Dance Kaleidoscope; Indiana Repertory Theatre mainstage; March 3-6.
An enduring humanity surrounds DK’s visualization of Puccini’s Act I duet from Madama Butterfly (2001) and Puccini’s People (1992) set on eight different Puccini arias. David Hochoy’s story telling in each case is so intimately tied to life transcending time and place, we become deeply involved in our own experiences as we witness the interactions and relationships between dancers and internalize individuals coping.
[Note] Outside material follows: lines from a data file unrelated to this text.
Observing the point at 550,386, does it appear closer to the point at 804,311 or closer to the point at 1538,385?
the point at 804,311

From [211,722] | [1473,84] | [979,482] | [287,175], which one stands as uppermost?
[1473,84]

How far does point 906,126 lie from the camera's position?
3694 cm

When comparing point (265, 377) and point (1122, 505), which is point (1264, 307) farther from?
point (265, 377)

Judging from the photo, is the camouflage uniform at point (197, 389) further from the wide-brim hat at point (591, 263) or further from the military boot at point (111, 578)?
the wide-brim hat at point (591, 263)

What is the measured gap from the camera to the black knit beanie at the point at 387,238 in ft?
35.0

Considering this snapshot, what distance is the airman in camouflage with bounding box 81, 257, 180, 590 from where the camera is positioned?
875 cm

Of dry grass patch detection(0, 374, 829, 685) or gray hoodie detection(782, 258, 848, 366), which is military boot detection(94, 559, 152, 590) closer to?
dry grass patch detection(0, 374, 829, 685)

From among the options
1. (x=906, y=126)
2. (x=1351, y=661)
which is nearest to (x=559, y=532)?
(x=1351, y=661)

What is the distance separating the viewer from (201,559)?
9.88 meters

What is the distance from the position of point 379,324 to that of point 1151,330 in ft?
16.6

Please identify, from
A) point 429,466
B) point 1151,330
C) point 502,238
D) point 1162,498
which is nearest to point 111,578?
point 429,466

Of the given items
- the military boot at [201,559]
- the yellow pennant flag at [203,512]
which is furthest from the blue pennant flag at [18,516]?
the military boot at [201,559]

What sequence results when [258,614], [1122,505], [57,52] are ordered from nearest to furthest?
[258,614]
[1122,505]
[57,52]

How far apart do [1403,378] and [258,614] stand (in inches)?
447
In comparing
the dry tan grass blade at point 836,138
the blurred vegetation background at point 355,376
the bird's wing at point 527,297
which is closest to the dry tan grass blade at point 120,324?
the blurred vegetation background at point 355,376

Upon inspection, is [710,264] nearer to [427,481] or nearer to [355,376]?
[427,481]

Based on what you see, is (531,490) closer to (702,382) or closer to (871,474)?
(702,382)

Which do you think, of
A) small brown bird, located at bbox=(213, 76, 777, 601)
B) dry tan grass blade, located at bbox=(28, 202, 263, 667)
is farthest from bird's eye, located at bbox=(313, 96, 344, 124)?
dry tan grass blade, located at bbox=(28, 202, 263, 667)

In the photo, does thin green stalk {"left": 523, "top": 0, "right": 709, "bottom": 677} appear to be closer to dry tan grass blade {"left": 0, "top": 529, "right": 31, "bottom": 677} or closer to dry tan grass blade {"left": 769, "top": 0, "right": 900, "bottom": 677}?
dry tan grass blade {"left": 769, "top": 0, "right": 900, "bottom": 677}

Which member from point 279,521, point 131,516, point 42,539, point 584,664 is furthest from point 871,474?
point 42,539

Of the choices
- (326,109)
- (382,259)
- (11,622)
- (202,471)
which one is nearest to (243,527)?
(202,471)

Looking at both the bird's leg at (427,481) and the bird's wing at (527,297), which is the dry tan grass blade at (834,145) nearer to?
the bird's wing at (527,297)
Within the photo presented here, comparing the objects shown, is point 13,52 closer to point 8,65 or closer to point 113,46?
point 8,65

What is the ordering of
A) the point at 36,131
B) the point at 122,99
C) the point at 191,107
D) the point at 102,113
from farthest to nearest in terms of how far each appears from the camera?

By extrapolating four couples into the intimate wedding duet between Pinkerton, the American naval officer who is pledging his undying love for his young Japanese bride, we witness over and over again similar “duets” with four females totally trusting with leaps into the ready arms of four males. And we witness four males in macho attitudes foreshadowing a wrenching ending. Laura Glover’s exquisite lighting matches the pulsing tidal waves of Puccini’s music as a counterpoint to the dancers whose drama sweeps in and out of configurations as if trying to escape the inevitable.
With Puccini’s People, Hochoy sets us up as voyeurs in a street scene teeming with people whose eyes we want to avoid yet we are drawn into their slice of life moment. Each dancer exquisitely cuts and burnishes a dimensional character. To Vissi d’arte Zach Young emerges cocoon-like from a previous state into a new being, fragile yet beautiful. To O mio babbino caro Caitlin Swihart defies infirmity on crutches to extend her reach with arm movements simulating flight. With Un bel di Brandon Comer emulates the agony of Madama Butterfly. Jillian Godwin and George Salinas take Nessun dorma o a new dimension as a raggedy couple high on drugs. Liberty Harris is a peerless sophisticate with feet and hands ensconced in shopping bags, as the ultimate materialistic Musetta in Quando men vo.
E lucevan le stele becomes drama within drama as Mariel Greenlee, entering as a crone, escapes into a mirror to reflect her former beautiful self. Kenoth Shane Patton, bound hand and foot with rope wiggles free only to get hung. The apotheosis to Humming chorus from Madama Butterfly calls each to re-enter, die, and rise heavenward, leaving behind the trappings of their less than idyllic life.
The program opened with the world premiere of “Ancient Airs and Dances” set to music by Ottorino Respighi. Its courtly architectural movements carried us into a respite from the rush of the day truly to sit back, relax and enjoy. Costumes by Cheryl Sparks and Barry Doss earn mention.